--- Begin Passage given ---

Ironic observation about `sort` and `sortperm` speed for "small integers" vs R

sortperm_int_range4 takes almost 7s for the standard problem on my systems. Let it be noted that my sortperm_int_range_p1 is very similar in design. I thought that the difference in performance occurred because

  1. I forced type-stability (partially true, more on this below)
  2. there are fewer iterations of the radix mask loop (true, and possibly helpful for your project).

I noticed that SortingAlgorithms.sort!(a::Vector{UInt},...,RadixSort,...) is type-unstable and I assumed this was critical. (Fixing type stability was important for my version.) However, I recently found that making the ca variable in sortperm_int_range4 a Vector{Int} instead of Vector{UInt} (which has no effect on the algorithm for this problem) removes the type instability but does not fix the performance, so there is something sick in the compilation of the method, hidden from the friendly tools I have used so far.

I need to mention that I am using v0.6.2. The type instability of radix sort! seems to be an inference bug which may be fixed in master.

--- End Passage given ---

- _Task goal_
Repeat word for word the part of the post on sortperm speed that runs from "sortperm_int_range4 takes almost" to "used so far.".

--- Begin Data records ---

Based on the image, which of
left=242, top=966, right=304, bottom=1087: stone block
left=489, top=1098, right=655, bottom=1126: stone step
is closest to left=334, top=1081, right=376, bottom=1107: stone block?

--- End Data records ---
--- Begin Data records ---

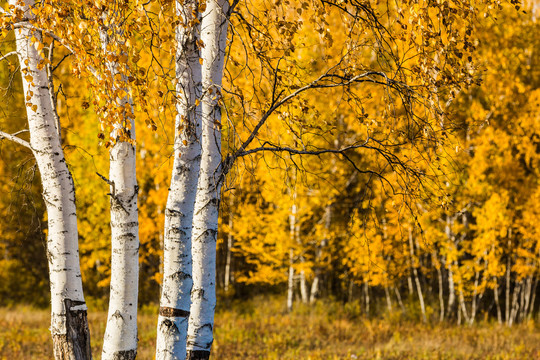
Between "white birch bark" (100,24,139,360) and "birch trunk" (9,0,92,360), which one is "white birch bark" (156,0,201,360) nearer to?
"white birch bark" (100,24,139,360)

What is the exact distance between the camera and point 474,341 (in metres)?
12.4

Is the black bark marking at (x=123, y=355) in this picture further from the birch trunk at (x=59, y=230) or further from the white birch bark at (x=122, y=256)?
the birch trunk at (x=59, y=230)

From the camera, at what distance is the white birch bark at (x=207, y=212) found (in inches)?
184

--- End Data records ---
--- Begin Data records ---

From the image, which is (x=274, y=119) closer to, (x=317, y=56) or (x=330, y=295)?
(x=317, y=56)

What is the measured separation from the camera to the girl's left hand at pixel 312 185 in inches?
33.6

--- End Data records ---

- _Reply_
sortperm_int_range4 takes almost 7s for the standard problem on my systems. Let it be noted that my sortperm_int_range_p1 is very similar in design. I thought that the difference in performance occurred because

  1. I forced type-stability (partially true, more on this below)
  2. there are fewer iterations of the radix mask loop (true, and possibly helpful for your project).

I noticed that SortingAlgorithms.sort!(a::Vector{UInt},...,RadixSort,...) is type-unstable and I assumed this was critical. (Fixing type stability was important for my version.) However, I recently found that making the ca variable in sortperm_int_range4 a Vector{Int} instead of Vector{UInt} (which has no effect on the algorithm for this problem) removes the type instability but does not fix the performance, so there is something sick in the compilation of the method, hidden from the friendly tools I have used so far.